'Countdown to Christmas' movie review: 'Christmas Next Door'

'Countdown to Christmas' movie review: 'Christmas Next Door'

When people criticize Hallmark movies for being formulaic, they're talking about movies like the mildly charming but hollow "Christmas Next Door" (airing throughout Hallmark Channel's Countdown to Christmas).

In short: Eric (Jesse Metcalfe) struggles to write his latest book celebrating bachelorhood when he's forced to take in his niece and nephew during the holiday - and gets help from his Christmas-loving neighbor April (Fiona Gubelmann).

Nearly every aspect of this flick is a broad, shallow shadow of better, more engaging Hallmark holiday movies. Eric isn't just a single guy - he literally has written the book on staying single. And he isn't just ambivalent about Christmas - his go-to Christmas present is the soulless gift card and he stomps about while removing holiday decorations mysteriously placed in his yard. And just for good measure, Eric's girlfriend Bridget has less patience with children than Eric.

Buried somewhere beneath the "holiday scrooge learns the true meaning of Christmas from two kids and his chipper neighbor" are a pair of ham-handed subplots involving Eric's writer's block and April's audition anxiety. "Next Door" is so focused on Eric and April's growing relationship that the movie all but forgets those subplots until the third act. These career b-plots add so very little to the movie that "Next Door" would be better served if they were omitted entirely.
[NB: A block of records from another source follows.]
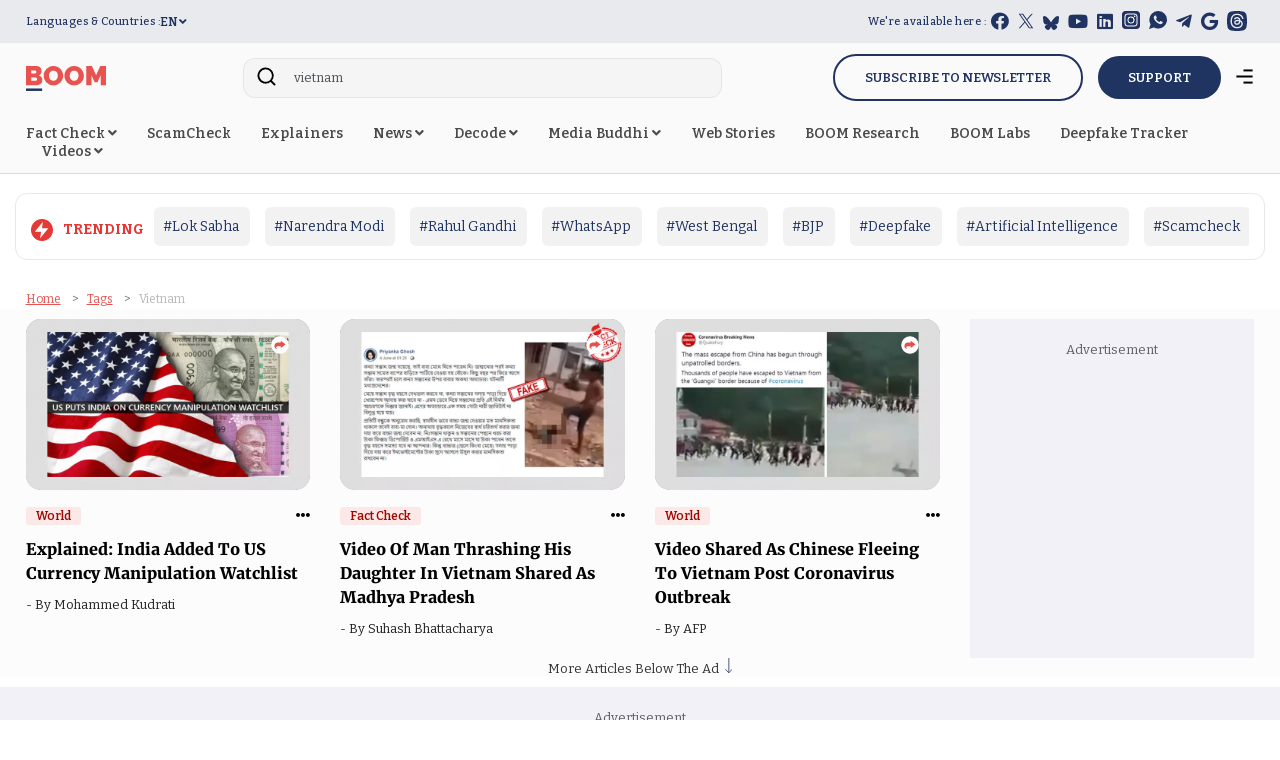

--- FILE ---
content_type: text/html; charset=utf-8
request_url: https://www.google.com/recaptcha/api2/aframe
body_size: 132
content:
<!DOCTYPE HTML><html><head><meta http-equiv="content-type" content="text/html; charset=UTF-8"></head><body><script nonce="k8FTa6S_5QzeuKMfzOOtUw">/** Anti-fraud and anti-abuse applications only. See google.com/recaptcha */ try{var clients={'sodar':'https://pagead2.googlesyndication.com/pagead/sodar?'};window.addEventListener("message",function(a){try{if(a.source===window.parent){var b=JSON.parse(a.data);var c=clients[b['id']];if(c){var d=document.createElement('img');d.src=c+b['params']+'&rc='+(localStorage.getItem("rc::a")?sessionStorage.getItem("rc::b"):"");window.document.body.appendChild(d);sessionStorage.setItem("rc::e",parseInt(sessionStorage.getItem("rc::e")||0)+1);localStorage.setItem("rc::h",'1768866596216');}}}catch(b){}});window.parent.postMessage("_grecaptcha_ready", "*");}catch(b){}</script></body></html>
April's career subplot is so irrelevant that its resolution is hastily tacked on as one of the very last lines of the movie - treated as the throwaway movie detail it is.
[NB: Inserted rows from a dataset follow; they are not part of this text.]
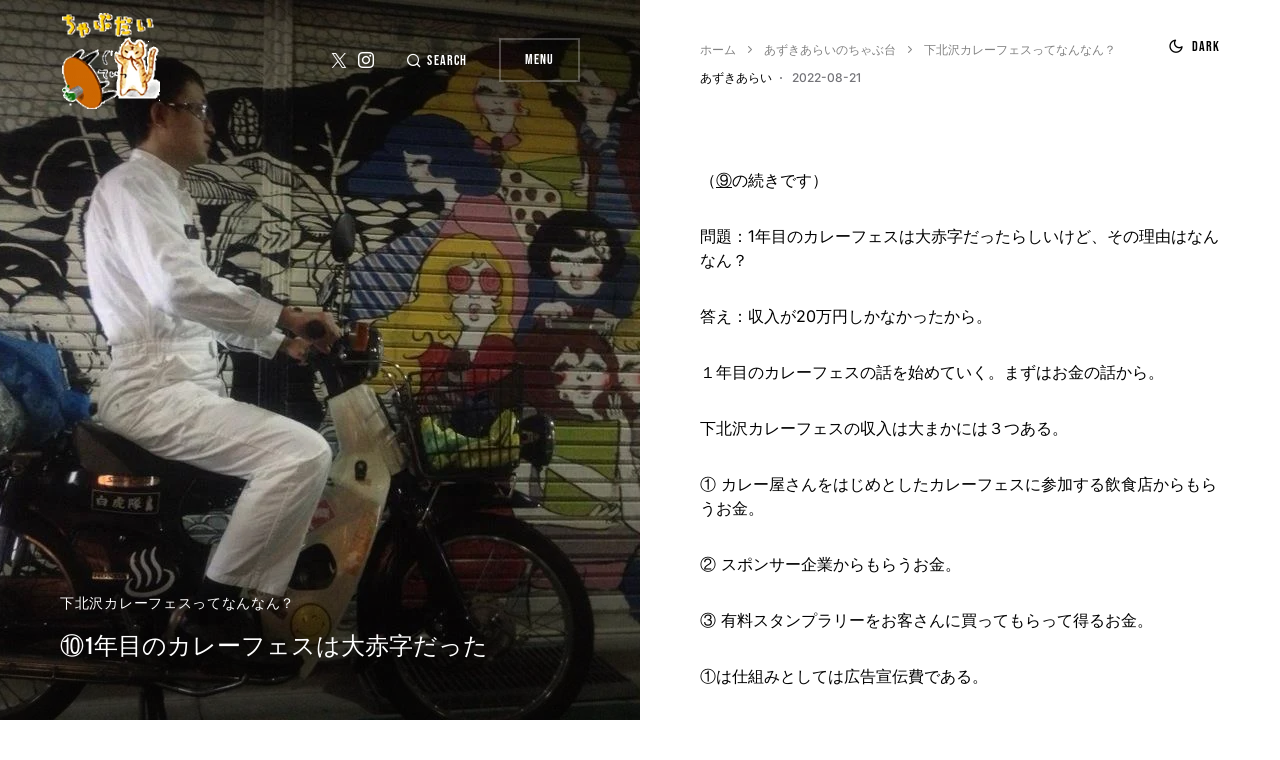

--- FILE ---
content_type: text/html; charset=utf-8
request_url: https://www.google.com/recaptcha/api2/aframe
body_size: 266
content:
<!DOCTYPE HTML><html><head><meta http-equiv="content-type" content="text/html; charset=UTF-8"></head><body><script nonce="Nf_f6wvI2ykEGCg3eTvegg">/** Anti-fraud and anti-abuse applications only. See google.com/recaptcha */ try{var clients={'sodar':'https://pagead2.googlesyndication.com/pagead/sodar?'};window.addEventListener("message",function(a){try{if(a.source===window.parent){var b=JSON.parse(a.data);var c=clients[b['id']];if(c){var d=document.createElement('img');d.src=c+b['params']+'&rc='+(localStorage.getItem("rc::a")?sessionStorage.getItem("rc::b"):"");window.document.body.appendChild(d);sessionStorage.setItem("rc::e",parseInt(sessionStorage.getItem("rc::e")||0)+1);localStorage.setItem("rc::h",'1766112445267');}}}catch(b){}});window.parent.postMessage("_grecaptcha_ready", "*");}catch(b){}</script></body></html>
Yet, despite its meager plot and thin character with only the minimal of character arch, "Next Door" somehow remains a nice holiday movie that manages to chug along. Gubelmann's bouyant and bubbly turn adds an undeniable, much needed charm to an otherwise empty character. Although Eric is defined by his single life and non-holiday cheer, Metcalfe succeeds in preventing Eric from devolving into an outright caricature. His character always feels like a genuinely good guy who soured on the holidays rather than a fundamentally grumpy person who has not love for Christmas. Were it not for the delightful combination of Gubelmann and Metcalfe, then "Next Door" would collapse under its weak story and characters.
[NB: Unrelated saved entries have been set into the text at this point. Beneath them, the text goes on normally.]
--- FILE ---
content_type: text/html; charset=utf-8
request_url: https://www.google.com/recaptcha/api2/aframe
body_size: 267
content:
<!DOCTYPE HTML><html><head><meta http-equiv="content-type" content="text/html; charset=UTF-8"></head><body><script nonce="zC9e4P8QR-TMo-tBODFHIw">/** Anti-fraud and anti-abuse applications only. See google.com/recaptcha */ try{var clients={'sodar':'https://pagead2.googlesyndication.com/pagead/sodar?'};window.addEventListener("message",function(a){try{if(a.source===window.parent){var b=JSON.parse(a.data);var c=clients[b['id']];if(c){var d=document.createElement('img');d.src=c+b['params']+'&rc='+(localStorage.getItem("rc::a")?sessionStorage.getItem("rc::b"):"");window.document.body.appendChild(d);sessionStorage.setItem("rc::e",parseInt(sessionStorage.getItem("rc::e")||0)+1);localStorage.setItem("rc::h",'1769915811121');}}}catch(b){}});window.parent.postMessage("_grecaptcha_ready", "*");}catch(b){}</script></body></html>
Final verdict: Many other Hallmark movies have done the "Christmas enthusiast takes on the holiday scrooge" story - but with an actual storyline and characters. A perfectly OK, little movie but flat and uninspired.

Score: 2 turtle doves out of 5

"Christmas Next Door" airs throughout Hallmark Channel's Countdown to Christmas. It is rated TV-G and has a running time of 90 minutes.